(Rows of spatial question data)
((

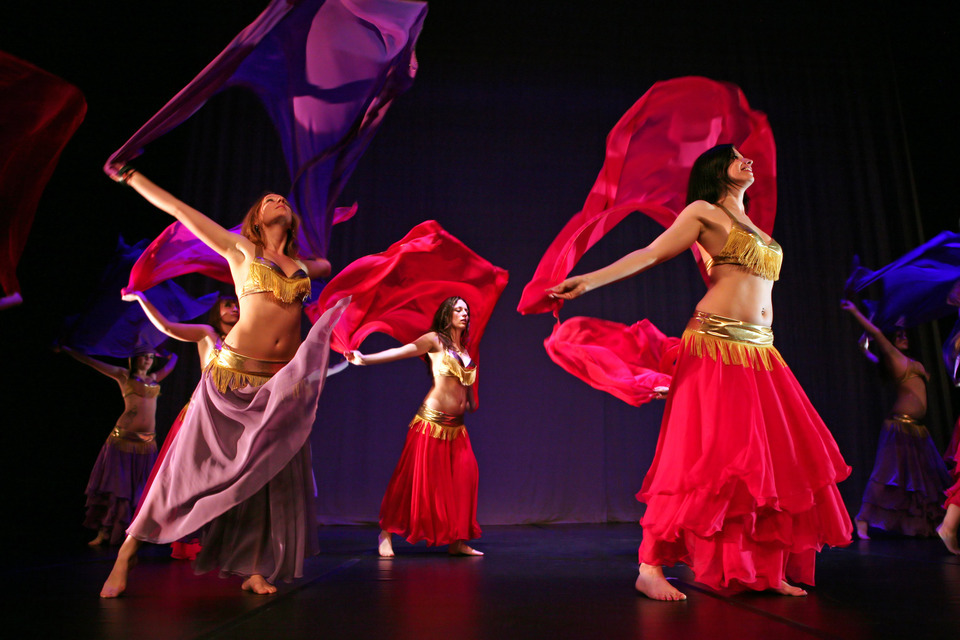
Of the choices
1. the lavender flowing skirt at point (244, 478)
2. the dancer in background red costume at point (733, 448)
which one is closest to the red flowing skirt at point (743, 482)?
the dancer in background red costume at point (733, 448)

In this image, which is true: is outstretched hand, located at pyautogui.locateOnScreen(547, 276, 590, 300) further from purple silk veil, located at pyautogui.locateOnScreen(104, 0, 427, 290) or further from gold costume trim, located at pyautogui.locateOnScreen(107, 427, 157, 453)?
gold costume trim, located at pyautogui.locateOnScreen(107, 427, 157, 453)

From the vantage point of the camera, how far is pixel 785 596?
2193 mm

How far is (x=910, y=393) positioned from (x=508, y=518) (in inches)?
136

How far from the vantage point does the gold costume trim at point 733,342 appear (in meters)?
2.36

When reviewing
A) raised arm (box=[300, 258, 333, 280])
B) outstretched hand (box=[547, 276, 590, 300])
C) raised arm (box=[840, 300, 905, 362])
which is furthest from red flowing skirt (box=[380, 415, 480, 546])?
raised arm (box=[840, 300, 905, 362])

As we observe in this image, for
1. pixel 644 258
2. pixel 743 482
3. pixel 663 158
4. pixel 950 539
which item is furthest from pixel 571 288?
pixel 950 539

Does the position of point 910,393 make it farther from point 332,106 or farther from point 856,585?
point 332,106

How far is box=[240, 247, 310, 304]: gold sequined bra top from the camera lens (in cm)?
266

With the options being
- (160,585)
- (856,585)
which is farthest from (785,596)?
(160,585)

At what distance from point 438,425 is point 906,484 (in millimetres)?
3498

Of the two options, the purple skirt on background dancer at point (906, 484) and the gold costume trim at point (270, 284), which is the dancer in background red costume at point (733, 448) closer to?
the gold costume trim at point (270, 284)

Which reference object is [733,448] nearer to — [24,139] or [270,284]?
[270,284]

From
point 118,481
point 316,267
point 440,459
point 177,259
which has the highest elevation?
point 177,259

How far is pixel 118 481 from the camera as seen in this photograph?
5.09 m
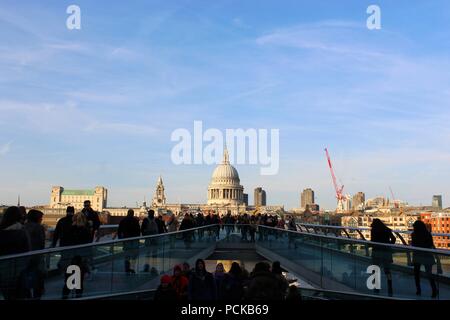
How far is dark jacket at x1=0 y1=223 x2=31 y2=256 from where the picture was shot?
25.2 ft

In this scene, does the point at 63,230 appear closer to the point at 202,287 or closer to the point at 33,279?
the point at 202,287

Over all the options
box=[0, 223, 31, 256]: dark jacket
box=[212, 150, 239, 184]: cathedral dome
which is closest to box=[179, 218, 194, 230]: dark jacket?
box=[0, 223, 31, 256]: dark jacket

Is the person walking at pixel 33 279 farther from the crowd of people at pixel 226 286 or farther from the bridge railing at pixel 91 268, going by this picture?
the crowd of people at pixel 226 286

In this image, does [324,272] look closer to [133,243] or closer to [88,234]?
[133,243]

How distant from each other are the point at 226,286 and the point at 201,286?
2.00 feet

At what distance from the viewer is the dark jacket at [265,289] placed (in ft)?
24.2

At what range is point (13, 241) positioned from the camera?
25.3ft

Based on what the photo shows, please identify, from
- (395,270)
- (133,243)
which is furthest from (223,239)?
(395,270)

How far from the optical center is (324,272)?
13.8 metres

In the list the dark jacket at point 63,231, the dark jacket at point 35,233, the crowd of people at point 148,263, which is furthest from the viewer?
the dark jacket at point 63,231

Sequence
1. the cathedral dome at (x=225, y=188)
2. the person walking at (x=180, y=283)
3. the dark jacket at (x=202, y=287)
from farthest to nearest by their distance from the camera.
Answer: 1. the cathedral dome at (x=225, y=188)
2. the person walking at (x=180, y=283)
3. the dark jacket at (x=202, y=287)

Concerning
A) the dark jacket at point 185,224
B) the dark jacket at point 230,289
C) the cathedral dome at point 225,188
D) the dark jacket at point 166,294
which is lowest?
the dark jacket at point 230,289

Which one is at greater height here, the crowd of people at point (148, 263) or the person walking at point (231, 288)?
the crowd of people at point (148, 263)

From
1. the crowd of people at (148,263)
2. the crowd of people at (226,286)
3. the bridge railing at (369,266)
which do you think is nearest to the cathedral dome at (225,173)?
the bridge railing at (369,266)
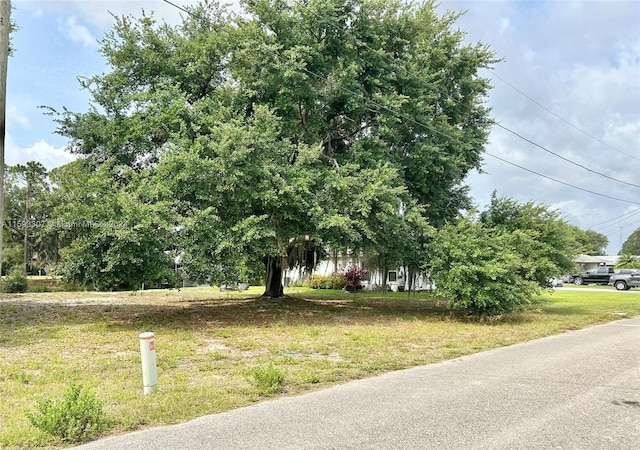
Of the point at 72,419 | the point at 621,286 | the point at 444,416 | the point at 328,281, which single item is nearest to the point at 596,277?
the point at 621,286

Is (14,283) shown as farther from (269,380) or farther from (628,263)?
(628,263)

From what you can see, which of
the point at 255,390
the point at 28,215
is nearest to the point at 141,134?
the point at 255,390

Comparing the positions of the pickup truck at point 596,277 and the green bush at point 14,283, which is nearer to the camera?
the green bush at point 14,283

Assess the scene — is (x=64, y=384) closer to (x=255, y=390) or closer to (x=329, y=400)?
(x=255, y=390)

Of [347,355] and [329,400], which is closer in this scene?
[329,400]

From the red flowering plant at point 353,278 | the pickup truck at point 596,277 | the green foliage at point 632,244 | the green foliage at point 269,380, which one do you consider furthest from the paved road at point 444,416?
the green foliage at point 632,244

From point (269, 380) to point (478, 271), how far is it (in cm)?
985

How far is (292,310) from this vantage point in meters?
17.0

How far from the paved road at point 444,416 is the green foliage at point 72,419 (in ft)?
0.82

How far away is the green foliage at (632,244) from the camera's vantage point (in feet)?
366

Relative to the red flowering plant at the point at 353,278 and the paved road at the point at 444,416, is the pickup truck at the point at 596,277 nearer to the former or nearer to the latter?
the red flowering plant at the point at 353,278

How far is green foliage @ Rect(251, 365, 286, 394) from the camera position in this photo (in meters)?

))

- _EXERCISE DETAILS_: Please rewrite the rows from the line containing "From what you can see, which of" through the end of the rows, changing "pickup truck" to "delivery van" everywhere and leaving everything else untouched.

- _PROBLEM SOLUTION_:
From what you can see, which of
the point at 255,390
the point at 28,215
is nearest to the point at 141,134?
the point at 255,390

Comparing the positions of the delivery van at point 596,277 and the green bush at point 14,283, which is nearer to the camera?
the green bush at point 14,283

Assess the scene — is (x=64, y=384) closer to (x=255, y=390) or closer to (x=329, y=400)?
(x=255, y=390)

Of [347,355] and [329,400], which is closer in this scene?
[329,400]

From the red flowering plant at point 353,278 | the delivery van at point 596,277 | the green foliage at point 632,244 | the green foliage at point 269,380, which one do you consider furthest from the paved road at point 444,416?
the green foliage at point 632,244

From point (269, 380) to point (478, 271), how far is it (in cm)?
985

How far is (292,310) from this vantage point in meters?
17.0

How far from the paved road at point 444,416 is the green foliage at point 72,419 (in ft)?
0.82

How far away is the green foliage at (632,244) from the camera's vantage point (in feet)?
366

Relative to the red flowering plant at the point at 353,278 and the paved road at the point at 444,416, is the delivery van at the point at 596,277 nearer to the former or nearer to the latter?
the red flowering plant at the point at 353,278

How far is green foliage @ Rect(251, 365, 286, 394) from the camera position in this photo (in meters)?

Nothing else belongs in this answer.